« La solidarité est un combat contre l’injustice et le déni d’existence . »
31 mai 2010 - Macif tandem, le journal des sociétaires n°28
Pour les besoins de son film Welcome, le réalisateur Philippe Lioret a rencontré des bénévoles engagés auprès de clandestins, à Calais. Ce sont, pour lui, les héros des temps modernes, ceux qui luttent pour la dignité de l’être humain, quel qu’il soit.
Pour préparer votre film Welcome, vous êtes allé à la rencontre d’associations d’entraide. Existe-t-il selon vous une « attitude solidaire » commune aux personnes qui s’engagent ?
J’ai rencontré à Calais des bénévoles qui ne font pas de leur engagement une question politique. Leur but est tout simplement humain. L’idée de voir des gamins de vingt ans affamés dormir dans le froid à deux pas de chez eux leur est insupportable. Tous mènent un combat de fourmi désintéressé et anonyme pour soulager la douleur et préserver, contre vents et marées, la dignité de l’autre, d’où qu’il vienne. Ils ont en commun une qualité admirable : le don inconditionnel de soi.
Vous semblez fasciné par les combats solidaires. Pourquoi ?
Il plane toujours dans mes films cette sensation de ne jamais être tout à fait à la bonne place au bon moment, peut-être un parfum d’errance personnelle, d’exil intime.

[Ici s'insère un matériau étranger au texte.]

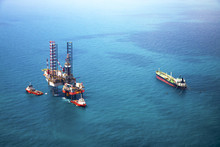 Oil Rig In The Gulf With Oil T...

Les jeunes Afghans de Calais fuient un pays en guerre et une mort probable. Ils tentent par cet exode de sauver leur peau et d’avoir un avenir, ailleurs. Ils arrivent chez nous dans le dénuement le plus complet. Vulnérables et démunis, ils subissent alors des vexations et des exactions inimaginables, légitimées par ceux qui s’acharnent à prôner le harcèlement et la violence comme seule réponse aux flux migratoires. La solidarité est une main tendue à ce désarroi. C’est un combat contre l’injustice et le déni d’existence. Les gens solidaires dont des gens en résistance, des insurgés. Leur solidarité, on en fait d’ailleurs un délit ! Mais ils continuent, portés par un élan impérieux d’humanité. Cette générosité humaine absolue me touche profondément et me passionne. Les bénévoles des associations d’entraide sont les héros des temps modernes.
Pour vous, le nom contemporain de fraternité serait-il justement solidarité ?

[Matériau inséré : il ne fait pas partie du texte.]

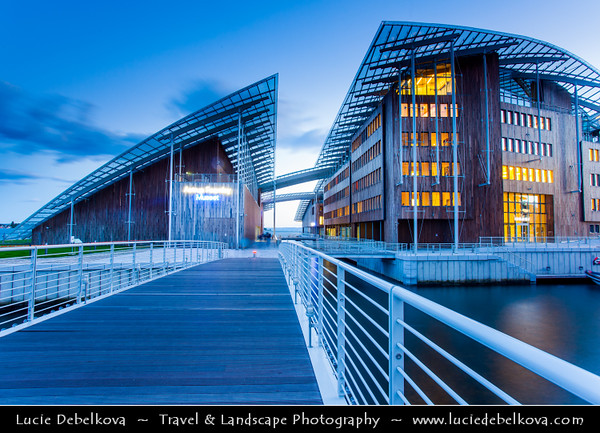Europe - Norway - Oslo - Astrup Fearnley Museum of Modern Art - Privately owned Contemporary Art gallery - Brand new premises at Tjuvholmen, new cultural quarter designed by architect Renzo Piano
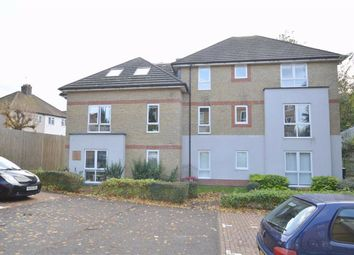 Thumbnail Flat to rent in 1 Hadleigh Grove, Coulsdon, Surrey
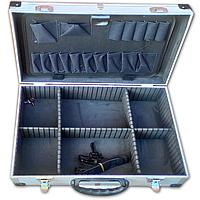 Ящик-алюмінієвий кейс для інструментів, з перегородками (455*330*152 мм). HouseTools 79K220-S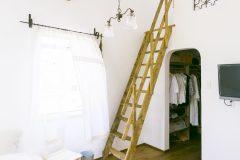 寝室クローゼット上に、ご主人の隠れ部屋(ロフト)を設けた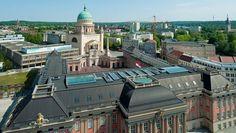 Fremdkörper im historischen Zentrum - die Potsdamer Fachhochschule (hinten links im Bild) wird abgerissen.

Je n’en sais rien. Les nuances sémantiques passent après l’action d’urgence : aller au-devant des autres, s’émouvoir de leur détresse et faire quelque chose pour eux. J’ai rencontré des bénévoles qui ne pouvaient pas fermer l’œil dans leur lit quand il pleuvait la nuit. Parce qu’ils savaient que les jeunes Afghans ne pouvaient pas dormir dans la « jungle » de Calais, trempés jusqu’aux os sous la pluie. Ils partageaient au plus profond d’eux-mêmes la condition de ces hommes traités comme des bêtes. Cette fraternité surgit dans l’intimité de l’engagement solidaire, pour combler un manque de liberté et d’égalité. Et certains tentent de l’entraver…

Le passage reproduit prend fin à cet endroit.